Lampkin reassured his students about the extent of their responsibilities once they have stopped a leak on a rail car.
"You think you guys are done as emergency responders? I would say 'yes', because all you have to do is babysit the rail car," said Lampkin. "Even though this valve is broke, you stopped the leak and you kept the genie in the bottle. You are done. It is up to me to get this rail car transferred, get this valve replaced, get it fixed, things like that."
Firefighter Mike Valento, 28, of Big Lake, found the training educational and reassuring.
"I had not ever really been around trains, like as far as up close," Valento said. "So, when I came to actually seeing the actual ingredients of it and how they did what the safety was and that, it was actually really reassuring."

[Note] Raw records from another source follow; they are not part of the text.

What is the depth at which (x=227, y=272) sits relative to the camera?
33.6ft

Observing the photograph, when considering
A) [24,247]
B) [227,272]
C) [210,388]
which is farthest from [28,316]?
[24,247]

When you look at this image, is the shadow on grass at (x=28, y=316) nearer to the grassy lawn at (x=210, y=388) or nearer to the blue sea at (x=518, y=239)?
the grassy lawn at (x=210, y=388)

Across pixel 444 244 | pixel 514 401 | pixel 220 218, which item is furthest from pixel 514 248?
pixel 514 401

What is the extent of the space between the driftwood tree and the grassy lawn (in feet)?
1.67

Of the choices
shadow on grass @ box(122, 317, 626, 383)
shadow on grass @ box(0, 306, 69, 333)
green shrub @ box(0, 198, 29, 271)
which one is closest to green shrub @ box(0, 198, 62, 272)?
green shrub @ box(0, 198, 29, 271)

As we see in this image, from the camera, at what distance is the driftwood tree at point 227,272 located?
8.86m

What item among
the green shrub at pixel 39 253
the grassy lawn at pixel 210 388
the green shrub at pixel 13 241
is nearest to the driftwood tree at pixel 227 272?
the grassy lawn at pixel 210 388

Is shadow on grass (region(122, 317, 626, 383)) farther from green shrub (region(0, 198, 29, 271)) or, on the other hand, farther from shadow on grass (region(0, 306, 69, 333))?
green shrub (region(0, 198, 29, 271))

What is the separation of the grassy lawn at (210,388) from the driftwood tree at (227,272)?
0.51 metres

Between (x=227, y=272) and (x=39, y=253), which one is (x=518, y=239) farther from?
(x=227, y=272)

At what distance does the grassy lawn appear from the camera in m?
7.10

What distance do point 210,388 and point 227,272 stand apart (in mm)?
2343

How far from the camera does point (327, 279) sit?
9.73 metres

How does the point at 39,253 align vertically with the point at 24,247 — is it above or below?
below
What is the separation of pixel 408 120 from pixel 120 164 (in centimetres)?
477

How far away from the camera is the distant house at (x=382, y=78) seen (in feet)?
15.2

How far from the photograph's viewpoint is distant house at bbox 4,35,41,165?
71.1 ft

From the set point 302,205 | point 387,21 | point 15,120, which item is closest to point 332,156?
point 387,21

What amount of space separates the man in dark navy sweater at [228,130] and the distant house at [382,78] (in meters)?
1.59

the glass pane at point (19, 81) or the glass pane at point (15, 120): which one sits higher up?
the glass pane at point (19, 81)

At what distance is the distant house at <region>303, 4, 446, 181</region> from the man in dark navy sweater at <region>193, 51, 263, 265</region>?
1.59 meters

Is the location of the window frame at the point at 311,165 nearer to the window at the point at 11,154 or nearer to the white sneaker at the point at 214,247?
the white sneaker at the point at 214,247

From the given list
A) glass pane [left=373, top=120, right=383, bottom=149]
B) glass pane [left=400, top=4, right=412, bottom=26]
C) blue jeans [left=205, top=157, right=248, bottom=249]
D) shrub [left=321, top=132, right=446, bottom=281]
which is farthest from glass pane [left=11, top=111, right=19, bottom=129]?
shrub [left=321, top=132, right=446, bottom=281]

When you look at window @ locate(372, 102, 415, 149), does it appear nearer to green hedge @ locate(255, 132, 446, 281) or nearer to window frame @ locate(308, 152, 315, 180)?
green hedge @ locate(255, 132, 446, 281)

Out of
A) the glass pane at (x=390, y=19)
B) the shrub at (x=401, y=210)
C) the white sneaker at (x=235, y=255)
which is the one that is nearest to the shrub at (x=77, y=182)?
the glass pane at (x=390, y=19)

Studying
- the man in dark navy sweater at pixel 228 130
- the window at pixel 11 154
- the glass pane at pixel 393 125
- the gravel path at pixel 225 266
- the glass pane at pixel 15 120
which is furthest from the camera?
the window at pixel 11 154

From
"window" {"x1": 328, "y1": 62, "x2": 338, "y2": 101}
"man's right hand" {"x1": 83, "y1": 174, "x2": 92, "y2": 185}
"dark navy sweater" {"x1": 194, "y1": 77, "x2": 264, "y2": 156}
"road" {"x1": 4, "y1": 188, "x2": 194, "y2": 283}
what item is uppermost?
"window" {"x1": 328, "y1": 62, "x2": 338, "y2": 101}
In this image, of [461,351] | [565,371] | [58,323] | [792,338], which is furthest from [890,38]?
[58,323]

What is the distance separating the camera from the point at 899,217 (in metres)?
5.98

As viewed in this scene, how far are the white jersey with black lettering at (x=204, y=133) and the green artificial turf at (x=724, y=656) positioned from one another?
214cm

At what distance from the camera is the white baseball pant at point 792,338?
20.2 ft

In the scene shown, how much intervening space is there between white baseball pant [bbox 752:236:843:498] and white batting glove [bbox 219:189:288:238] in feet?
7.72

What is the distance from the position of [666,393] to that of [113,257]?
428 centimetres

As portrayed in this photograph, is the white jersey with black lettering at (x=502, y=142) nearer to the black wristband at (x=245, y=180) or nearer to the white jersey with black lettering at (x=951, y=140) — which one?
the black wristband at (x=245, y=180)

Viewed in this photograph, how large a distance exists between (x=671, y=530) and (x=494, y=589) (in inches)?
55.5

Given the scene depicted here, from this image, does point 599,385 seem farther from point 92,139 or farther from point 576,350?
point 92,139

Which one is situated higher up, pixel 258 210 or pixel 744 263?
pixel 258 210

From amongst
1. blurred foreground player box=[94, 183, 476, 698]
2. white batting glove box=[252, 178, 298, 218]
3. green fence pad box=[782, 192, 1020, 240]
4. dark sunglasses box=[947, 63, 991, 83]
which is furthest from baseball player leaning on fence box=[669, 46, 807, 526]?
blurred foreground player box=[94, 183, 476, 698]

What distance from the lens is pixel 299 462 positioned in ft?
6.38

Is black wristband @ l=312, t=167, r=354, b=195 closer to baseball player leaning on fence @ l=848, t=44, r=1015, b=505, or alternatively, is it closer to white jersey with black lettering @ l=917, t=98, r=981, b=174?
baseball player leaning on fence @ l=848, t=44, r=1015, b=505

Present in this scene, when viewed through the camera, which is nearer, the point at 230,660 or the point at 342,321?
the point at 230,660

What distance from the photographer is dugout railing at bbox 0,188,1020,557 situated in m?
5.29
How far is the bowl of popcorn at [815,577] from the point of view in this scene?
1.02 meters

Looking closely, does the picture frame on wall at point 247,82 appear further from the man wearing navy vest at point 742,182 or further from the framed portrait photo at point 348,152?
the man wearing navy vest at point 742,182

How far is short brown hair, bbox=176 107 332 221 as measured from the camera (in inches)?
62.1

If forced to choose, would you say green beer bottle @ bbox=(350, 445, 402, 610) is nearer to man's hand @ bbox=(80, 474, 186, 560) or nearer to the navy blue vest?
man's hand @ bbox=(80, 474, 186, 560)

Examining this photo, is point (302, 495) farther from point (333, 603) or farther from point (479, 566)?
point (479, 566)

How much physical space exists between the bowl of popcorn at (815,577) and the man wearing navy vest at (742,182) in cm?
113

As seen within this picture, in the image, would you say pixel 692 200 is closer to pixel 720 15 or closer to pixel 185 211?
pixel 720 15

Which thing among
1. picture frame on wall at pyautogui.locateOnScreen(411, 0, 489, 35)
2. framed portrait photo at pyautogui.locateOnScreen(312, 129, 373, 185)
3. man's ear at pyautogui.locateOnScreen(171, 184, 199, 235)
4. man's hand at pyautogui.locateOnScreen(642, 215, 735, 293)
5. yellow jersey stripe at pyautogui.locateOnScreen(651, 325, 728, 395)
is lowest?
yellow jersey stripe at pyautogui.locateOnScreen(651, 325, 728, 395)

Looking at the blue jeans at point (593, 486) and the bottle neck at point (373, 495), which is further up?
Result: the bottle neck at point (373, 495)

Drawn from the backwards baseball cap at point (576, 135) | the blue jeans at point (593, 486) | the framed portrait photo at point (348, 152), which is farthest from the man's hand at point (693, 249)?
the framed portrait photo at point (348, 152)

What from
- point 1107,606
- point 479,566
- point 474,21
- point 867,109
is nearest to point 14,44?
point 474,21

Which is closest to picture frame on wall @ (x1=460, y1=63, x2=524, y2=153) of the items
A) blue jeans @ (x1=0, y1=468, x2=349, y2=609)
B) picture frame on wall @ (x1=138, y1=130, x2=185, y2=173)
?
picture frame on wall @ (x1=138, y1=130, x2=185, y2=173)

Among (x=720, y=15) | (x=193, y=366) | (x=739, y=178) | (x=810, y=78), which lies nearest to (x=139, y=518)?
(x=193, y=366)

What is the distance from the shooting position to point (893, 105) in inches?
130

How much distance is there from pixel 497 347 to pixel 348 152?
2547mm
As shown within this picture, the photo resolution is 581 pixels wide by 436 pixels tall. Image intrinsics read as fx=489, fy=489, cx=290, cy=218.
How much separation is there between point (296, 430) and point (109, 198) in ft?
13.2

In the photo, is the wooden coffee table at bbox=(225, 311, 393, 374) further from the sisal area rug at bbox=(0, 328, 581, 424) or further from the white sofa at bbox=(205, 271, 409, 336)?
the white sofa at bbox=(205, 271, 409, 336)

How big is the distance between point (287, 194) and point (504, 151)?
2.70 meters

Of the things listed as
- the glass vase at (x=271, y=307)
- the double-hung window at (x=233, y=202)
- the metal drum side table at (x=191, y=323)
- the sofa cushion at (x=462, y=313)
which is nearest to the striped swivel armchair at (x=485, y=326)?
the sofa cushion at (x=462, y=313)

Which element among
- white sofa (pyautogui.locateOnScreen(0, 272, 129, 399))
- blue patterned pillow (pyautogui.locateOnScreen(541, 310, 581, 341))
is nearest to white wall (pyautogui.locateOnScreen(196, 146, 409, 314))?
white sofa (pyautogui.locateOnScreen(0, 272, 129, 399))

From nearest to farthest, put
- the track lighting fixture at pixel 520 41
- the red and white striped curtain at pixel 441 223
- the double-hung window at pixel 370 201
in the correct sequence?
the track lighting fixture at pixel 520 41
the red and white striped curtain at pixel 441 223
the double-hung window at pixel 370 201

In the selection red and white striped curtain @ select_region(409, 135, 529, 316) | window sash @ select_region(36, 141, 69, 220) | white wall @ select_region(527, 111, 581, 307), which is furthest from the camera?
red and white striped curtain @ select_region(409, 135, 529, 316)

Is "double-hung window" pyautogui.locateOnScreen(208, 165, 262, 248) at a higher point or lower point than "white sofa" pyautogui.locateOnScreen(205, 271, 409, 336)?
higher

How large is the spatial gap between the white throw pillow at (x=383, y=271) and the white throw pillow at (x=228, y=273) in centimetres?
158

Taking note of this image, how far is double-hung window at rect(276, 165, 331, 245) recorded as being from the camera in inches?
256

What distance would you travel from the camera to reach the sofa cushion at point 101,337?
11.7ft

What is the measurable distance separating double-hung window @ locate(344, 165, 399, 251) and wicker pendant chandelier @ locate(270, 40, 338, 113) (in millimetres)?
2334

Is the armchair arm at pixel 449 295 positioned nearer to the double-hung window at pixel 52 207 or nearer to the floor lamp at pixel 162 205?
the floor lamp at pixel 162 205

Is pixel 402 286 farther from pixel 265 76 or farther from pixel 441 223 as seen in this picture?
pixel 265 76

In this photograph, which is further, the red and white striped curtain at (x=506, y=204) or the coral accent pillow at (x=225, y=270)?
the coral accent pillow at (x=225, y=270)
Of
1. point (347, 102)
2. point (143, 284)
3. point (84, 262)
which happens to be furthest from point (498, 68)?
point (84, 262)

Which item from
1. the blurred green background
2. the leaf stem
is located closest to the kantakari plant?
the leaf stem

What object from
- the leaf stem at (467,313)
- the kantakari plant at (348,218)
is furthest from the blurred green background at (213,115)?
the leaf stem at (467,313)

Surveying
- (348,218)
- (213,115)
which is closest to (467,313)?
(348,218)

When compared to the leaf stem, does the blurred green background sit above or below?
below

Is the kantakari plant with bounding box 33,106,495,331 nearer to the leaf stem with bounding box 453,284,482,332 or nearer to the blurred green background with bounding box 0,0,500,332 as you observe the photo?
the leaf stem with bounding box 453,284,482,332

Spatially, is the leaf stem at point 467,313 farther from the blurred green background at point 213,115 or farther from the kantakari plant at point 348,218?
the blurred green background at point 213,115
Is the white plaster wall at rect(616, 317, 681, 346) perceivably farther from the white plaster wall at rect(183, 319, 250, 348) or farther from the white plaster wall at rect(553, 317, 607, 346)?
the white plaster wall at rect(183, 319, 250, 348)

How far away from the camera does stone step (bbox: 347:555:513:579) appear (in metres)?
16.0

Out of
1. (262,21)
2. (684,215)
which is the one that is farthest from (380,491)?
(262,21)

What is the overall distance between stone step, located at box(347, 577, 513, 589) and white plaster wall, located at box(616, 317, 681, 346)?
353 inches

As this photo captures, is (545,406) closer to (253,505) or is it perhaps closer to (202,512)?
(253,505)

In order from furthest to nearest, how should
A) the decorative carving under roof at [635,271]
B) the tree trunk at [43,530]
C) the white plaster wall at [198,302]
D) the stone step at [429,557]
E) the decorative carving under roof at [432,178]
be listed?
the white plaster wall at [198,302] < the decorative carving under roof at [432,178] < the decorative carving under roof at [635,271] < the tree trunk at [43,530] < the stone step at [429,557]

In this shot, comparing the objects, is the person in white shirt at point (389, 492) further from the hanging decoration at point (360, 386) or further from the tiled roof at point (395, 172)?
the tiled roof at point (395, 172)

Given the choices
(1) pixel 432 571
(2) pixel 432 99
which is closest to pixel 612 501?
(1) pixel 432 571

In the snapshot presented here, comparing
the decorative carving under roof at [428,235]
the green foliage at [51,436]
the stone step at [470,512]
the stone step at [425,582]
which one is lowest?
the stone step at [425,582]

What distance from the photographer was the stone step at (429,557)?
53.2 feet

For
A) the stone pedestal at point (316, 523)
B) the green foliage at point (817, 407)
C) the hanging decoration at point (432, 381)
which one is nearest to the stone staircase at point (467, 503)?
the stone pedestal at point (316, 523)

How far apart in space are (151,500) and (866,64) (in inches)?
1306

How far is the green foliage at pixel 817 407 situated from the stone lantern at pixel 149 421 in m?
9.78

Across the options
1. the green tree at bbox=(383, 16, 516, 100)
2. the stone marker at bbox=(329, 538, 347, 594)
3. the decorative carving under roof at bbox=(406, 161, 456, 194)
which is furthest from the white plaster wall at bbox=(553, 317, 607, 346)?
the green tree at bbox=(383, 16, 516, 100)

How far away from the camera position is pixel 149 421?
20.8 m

"They are concerned about the crude oil shipments," said Lampkin. "But they are concerned, in general, about what we can provide at BNSF to them for resources and response."
At the end of the training session, Big Lake Fire Chief Paul Nemes said he was convinced his department, working with others could handle a disaster like the rail/oil fire in Casselton, North Dakota last year.
"Certainly," said Nemes. "We are going to approach it about the same as they did. We are going to make our assessment. We are going to isolate the area, identify the product, set up our safe zones and see what the (chemical) migration is."
Nemes did express concern about the remoteness and inaccessibility of some areas where the tracks pass through Big Lake. "We have areas between Big Lake and Elk River that are very inaccessible," said Nemes.
"In case they ever have to go on a response," said Lampkin, "whether it is a leaking rail car or a train derailment, we want them to be aware of the hazards, identify what railroads they are working on and know how to respond to them, what resources we are going to provide on the BNSF end to assist them in that emergency."